The author calls for these to be standardized via open source.  Note that the author focuses on the substantive standard for financial model – ACTUS – and not on the database level – such as blockchains.  The major, practical impact can come from standardization of the model and algorithms, without industry-wide adoption of a particular database system or replacement of the actors in the sector.   The fintech/blockchain revolution may be about the financial industry discovering open source, not any particular technology.  As the author says, ACTUS is “not an invention, but a discovery.”
The author identifies adoption as the major barrier to standards.  The current system works inefficiently, but it works everyday, and it is critical infrastructure.  Incumbent intermediaries have vested interests to protect and mindsets to overcome.  The author remarks that the fintech revolution has focused minds in the financial sector.

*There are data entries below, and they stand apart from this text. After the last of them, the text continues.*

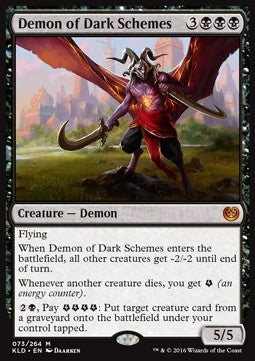 Demon of Dark Schemes KLD-73 Mythic Good Englisch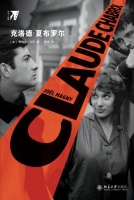 书讯｜《克洛德·夏布罗尔》出版：带你认识法国电影新浪潮导演夏布罗尔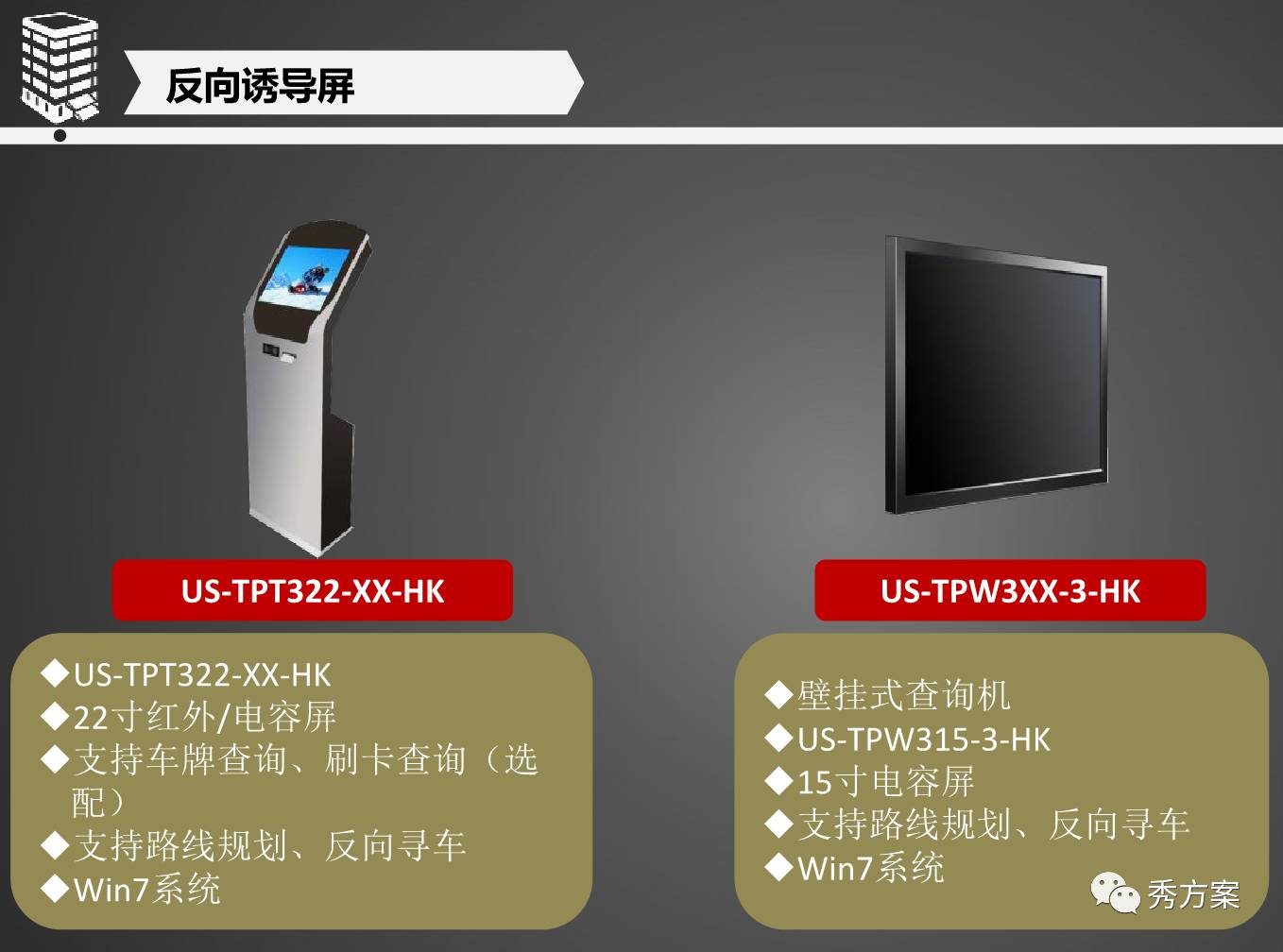 掌握pos机随行付的使用方法，让您的商业运营更便捷高效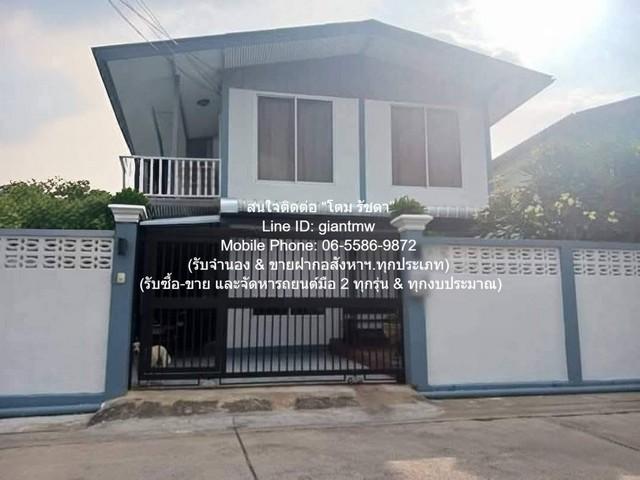 ขายบ้านเดี่ยว 2 ชั้น ซ.นนทบุรี 8 อ.เมือง จ.นนทบุรี 46 ตร.ว. 4 น 3 น้ำ 3 จอดรถ ราคา 5.5 ล้านบาท (โอนฟรี) 1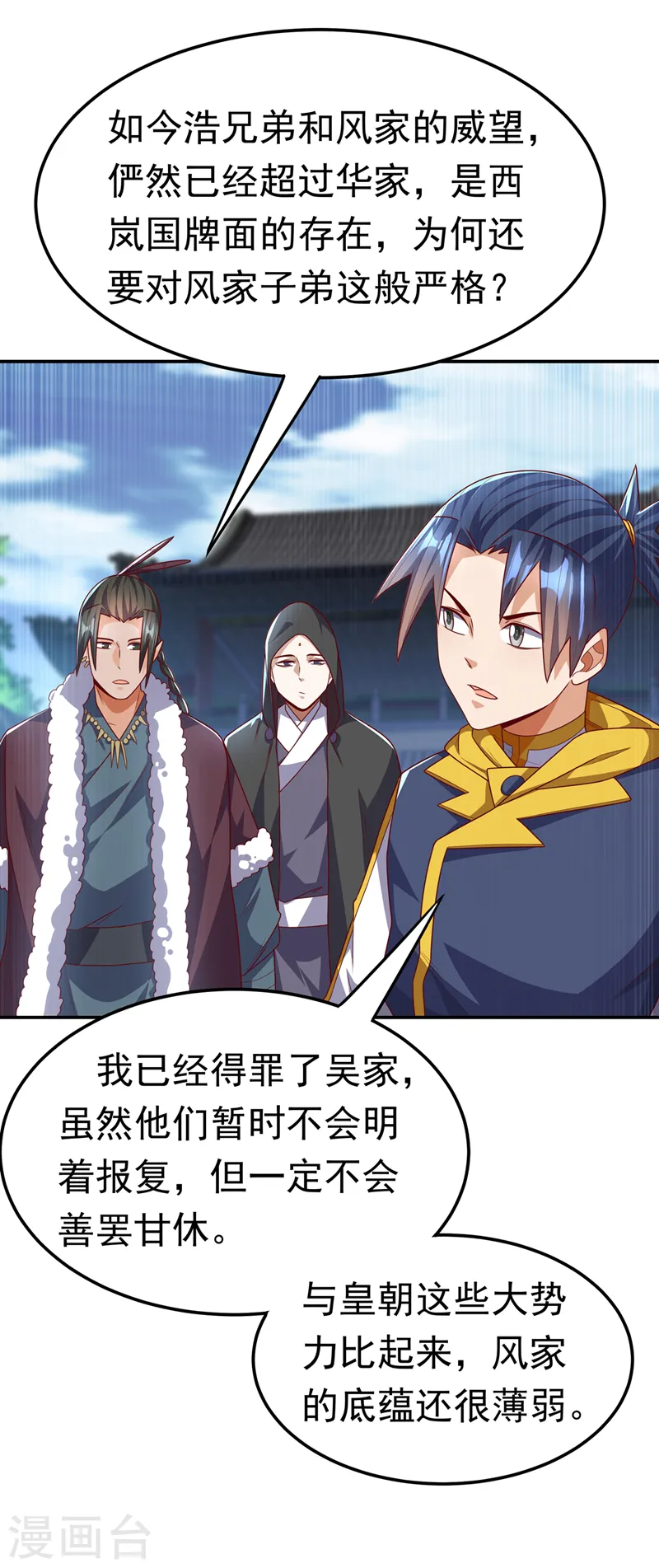 第189话 难道这和虚武有关？ 第1页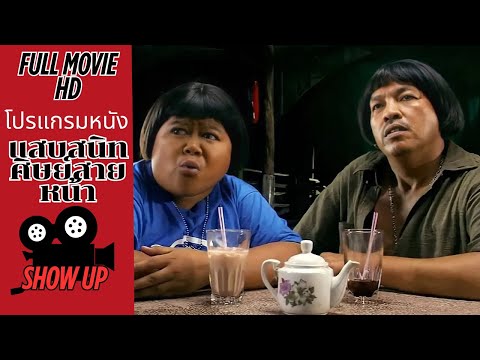 ดูหนัง2025  แสบสนิท ศิษย์ส่ายหน้า Noodle Boxer (2006) FULL HD เต็มเรื่อง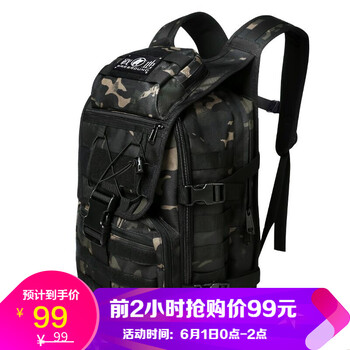 怎么樣,正品,正品,登山,登山,背包,背包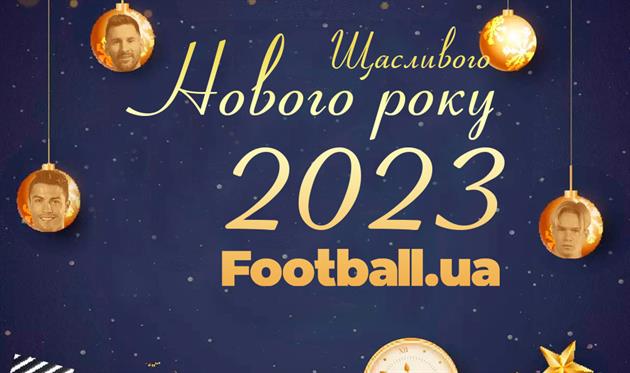 Football.ua вітає з Новим роком!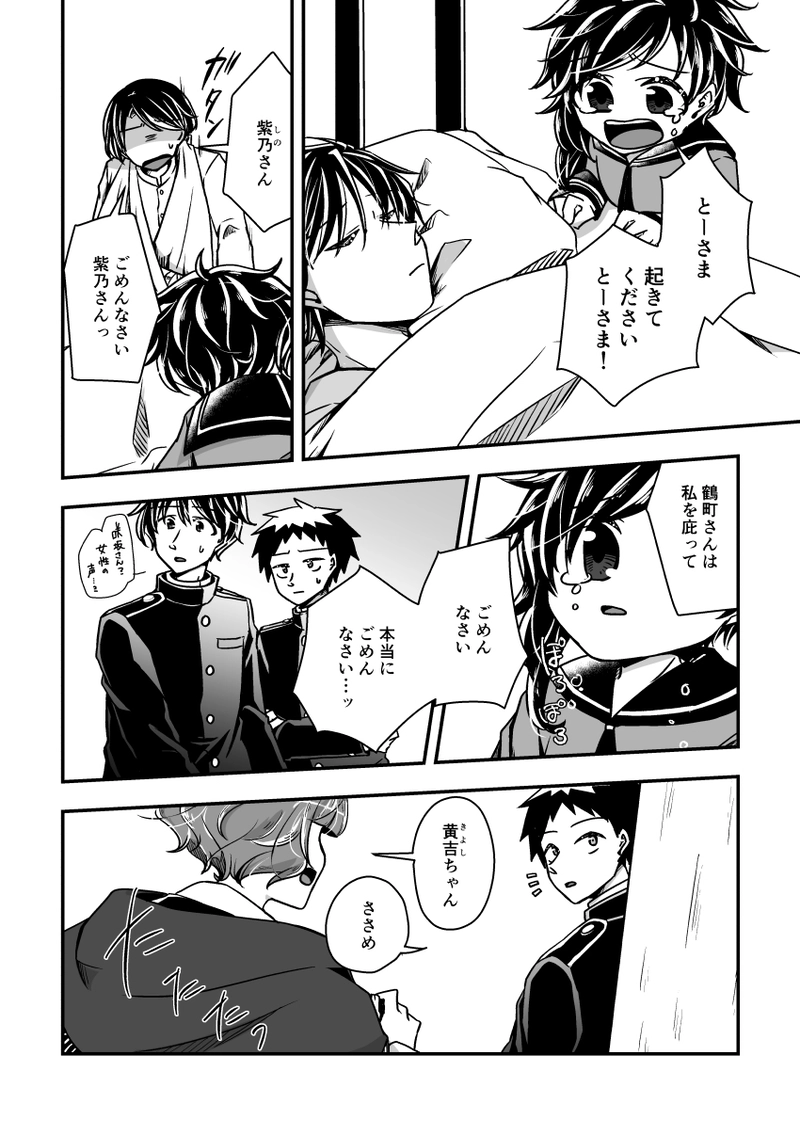 第十二話『上辺と本性』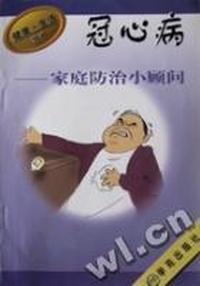 冠心病家庭防治小顾问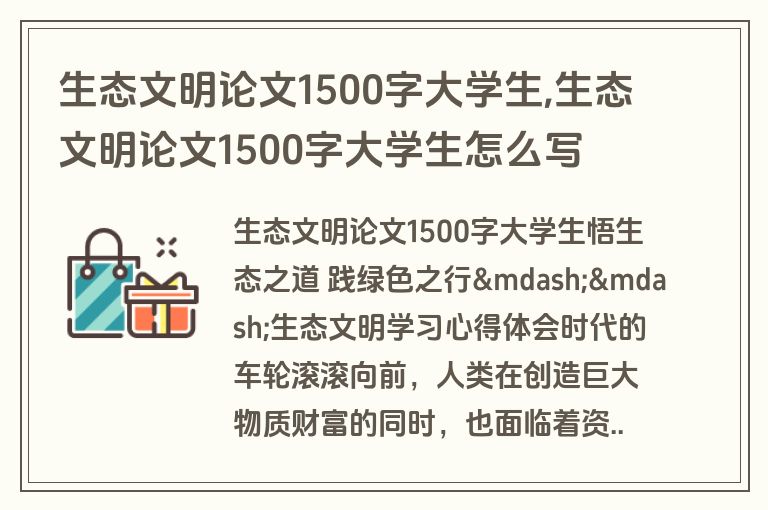 生态文明论文1500字大学生,生态文明论文1500字大学生怎么写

As an advocate for open source applied to legal documentation (CommonAccord.org), I add that adoption may be facilitated by open sourcing the documents of finance.  The efficiency and risk-reduction advantages for incumbents of a systematic approach to legal documents are powerful and immediate.  Symbiotically, open source mathematical models and algorithms can emerge from and contribute to standardized financial documents.